WHAT THIS TASK INVOLVES » Print exactly, and only, the lines running from the line containing "On inspection, is" through the end of the records below.

EXERCISE INPUT »

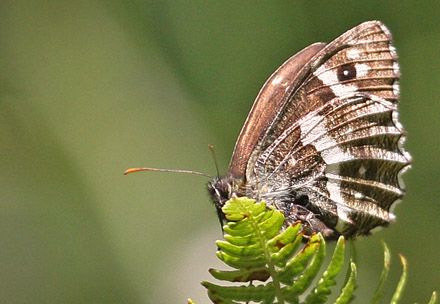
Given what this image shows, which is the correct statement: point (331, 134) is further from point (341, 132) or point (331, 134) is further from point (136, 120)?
point (136, 120)

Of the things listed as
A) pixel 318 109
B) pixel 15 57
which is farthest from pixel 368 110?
pixel 15 57

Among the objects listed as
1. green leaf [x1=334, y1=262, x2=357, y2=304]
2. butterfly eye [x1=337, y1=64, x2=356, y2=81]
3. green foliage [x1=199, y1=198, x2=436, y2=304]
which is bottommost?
green leaf [x1=334, y1=262, x2=357, y2=304]

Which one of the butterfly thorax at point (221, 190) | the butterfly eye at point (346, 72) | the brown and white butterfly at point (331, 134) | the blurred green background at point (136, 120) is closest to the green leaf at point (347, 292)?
the butterfly thorax at point (221, 190)

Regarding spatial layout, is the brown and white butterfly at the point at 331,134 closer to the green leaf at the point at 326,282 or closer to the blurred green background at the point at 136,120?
the green leaf at the point at 326,282

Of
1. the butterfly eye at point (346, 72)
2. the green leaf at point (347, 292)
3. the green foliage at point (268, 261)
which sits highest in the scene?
the butterfly eye at point (346, 72)

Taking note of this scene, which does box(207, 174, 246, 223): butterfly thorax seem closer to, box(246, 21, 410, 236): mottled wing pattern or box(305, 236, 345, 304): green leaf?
box(246, 21, 410, 236): mottled wing pattern

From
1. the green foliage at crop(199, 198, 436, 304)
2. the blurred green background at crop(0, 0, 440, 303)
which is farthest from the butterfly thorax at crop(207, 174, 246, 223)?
the blurred green background at crop(0, 0, 440, 303)

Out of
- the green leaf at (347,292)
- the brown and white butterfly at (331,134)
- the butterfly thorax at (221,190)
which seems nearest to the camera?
the green leaf at (347,292)
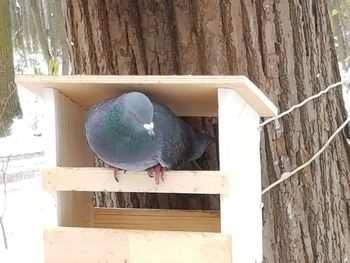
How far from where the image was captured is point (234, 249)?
4.16ft

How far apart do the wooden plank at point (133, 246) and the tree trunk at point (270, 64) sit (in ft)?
1.59

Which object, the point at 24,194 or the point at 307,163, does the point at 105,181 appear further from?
the point at 24,194

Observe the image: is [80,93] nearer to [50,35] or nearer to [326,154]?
[326,154]

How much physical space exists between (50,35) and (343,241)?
27.5 feet

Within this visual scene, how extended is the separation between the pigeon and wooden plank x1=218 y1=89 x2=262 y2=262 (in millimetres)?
125

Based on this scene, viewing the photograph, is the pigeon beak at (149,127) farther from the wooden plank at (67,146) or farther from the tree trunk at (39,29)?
the tree trunk at (39,29)

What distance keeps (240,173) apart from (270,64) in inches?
17.8

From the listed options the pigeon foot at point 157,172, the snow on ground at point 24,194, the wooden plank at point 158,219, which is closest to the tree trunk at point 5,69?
the snow on ground at point 24,194

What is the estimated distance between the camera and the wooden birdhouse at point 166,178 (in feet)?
4.04

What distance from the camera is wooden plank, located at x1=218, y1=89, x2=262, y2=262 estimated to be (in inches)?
49.8

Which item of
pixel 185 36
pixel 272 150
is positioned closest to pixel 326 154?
pixel 272 150

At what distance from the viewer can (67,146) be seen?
142 centimetres

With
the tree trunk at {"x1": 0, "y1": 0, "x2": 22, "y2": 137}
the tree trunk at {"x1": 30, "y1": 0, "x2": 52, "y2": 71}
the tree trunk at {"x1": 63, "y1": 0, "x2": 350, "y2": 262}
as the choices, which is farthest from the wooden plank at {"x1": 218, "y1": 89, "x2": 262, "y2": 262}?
the tree trunk at {"x1": 30, "y1": 0, "x2": 52, "y2": 71}

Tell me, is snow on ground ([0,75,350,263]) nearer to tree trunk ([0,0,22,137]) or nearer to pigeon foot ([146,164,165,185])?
tree trunk ([0,0,22,137])
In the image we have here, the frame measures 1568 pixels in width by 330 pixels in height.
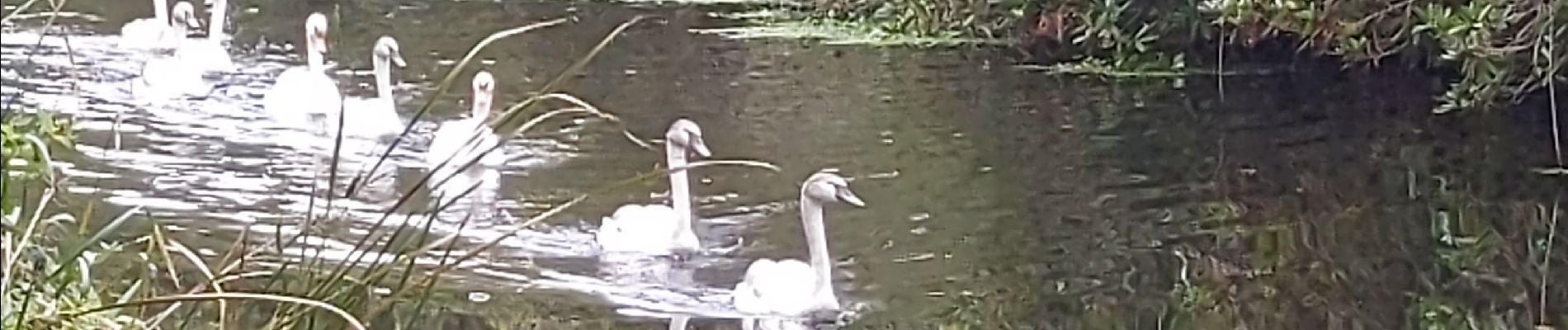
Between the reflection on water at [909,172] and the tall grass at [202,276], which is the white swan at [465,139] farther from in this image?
the tall grass at [202,276]

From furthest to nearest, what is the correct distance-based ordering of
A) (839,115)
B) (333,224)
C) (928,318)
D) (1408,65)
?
(1408,65) → (839,115) → (928,318) → (333,224)

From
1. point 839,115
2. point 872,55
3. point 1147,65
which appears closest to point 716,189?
point 839,115

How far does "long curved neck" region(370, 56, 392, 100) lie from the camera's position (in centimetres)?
158

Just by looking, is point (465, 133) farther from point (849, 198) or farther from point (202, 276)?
point (202, 276)

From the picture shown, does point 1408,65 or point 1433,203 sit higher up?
point 1408,65

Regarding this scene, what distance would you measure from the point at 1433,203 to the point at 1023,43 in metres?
0.40

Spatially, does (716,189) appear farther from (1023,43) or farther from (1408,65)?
(1408,65)

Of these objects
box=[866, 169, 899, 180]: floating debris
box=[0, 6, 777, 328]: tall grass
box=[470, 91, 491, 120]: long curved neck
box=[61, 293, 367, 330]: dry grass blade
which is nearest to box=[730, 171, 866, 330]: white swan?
box=[866, 169, 899, 180]: floating debris

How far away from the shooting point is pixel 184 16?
1639 millimetres

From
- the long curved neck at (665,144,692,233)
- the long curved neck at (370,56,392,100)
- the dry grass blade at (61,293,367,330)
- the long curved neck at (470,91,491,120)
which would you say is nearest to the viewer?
the dry grass blade at (61,293,367,330)

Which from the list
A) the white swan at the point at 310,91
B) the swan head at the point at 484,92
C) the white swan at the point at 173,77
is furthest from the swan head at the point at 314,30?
the swan head at the point at 484,92

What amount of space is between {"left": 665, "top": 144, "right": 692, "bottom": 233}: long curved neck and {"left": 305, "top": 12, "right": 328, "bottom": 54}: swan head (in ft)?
1.02

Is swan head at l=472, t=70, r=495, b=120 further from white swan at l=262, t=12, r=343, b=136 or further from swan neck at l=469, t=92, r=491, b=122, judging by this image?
white swan at l=262, t=12, r=343, b=136

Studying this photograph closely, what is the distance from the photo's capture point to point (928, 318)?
1.39 m
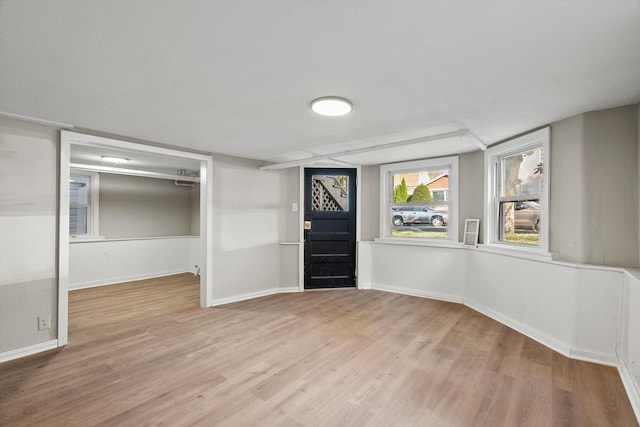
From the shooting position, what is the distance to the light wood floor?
6.08ft

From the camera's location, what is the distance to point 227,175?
4.30m

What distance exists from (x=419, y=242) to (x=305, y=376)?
117 inches

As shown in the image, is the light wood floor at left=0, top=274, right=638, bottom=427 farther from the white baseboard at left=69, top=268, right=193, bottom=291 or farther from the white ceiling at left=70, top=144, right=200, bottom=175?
the white ceiling at left=70, top=144, right=200, bottom=175

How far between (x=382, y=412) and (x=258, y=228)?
10.7ft

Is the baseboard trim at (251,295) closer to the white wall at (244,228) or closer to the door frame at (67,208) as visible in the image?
the white wall at (244,228)

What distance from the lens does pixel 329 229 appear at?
509cm

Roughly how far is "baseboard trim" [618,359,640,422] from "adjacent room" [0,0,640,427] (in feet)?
0.09

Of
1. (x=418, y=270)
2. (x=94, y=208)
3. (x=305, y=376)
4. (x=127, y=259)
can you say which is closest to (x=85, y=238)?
(x=94, y=208)

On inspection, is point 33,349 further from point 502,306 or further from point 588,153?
point 588,153

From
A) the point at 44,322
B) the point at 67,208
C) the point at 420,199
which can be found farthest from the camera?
the point at 420,199

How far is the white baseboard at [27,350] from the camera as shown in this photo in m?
2.56

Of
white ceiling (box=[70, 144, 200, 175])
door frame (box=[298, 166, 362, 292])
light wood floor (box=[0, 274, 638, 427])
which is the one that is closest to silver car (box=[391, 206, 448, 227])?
door frame (box=[298, 166, 362, 292])

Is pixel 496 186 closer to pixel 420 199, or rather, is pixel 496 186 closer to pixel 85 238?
pixel 420 199

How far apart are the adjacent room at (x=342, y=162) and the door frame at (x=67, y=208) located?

RESULT FOR THIS EXERCISE »
On inspection, is point 33,349 further from point 502,306 or further from point 588,153?
point 588,153

From
A) the point at 44,322
B) the point at 67,208
C) the point at 420,199
which can be found farthest from the camera?
the point at 420,199

How far is the white baseboard at [27,350] from the camera as shown in this photo in m?
2.56

Of
white ceiling (box=[70, 144, 200, 175])
door frame (box=[298, 166, 362, 292])
light wood floor (box=[0, 274, 638, 427])
which is the one that is closest to silver car (box=[391, 206, 448, 227])?
door frame (box=[298, 166, 362, 292])

Is pixel 496 186 closer to pixel 420 199, or rather, is pixel 496 186 closer to pixel 85 238?
pixel 420 199

How far apart are the adjacent room at (x=342, y=162) and the door frame at (x=67, y=208) located?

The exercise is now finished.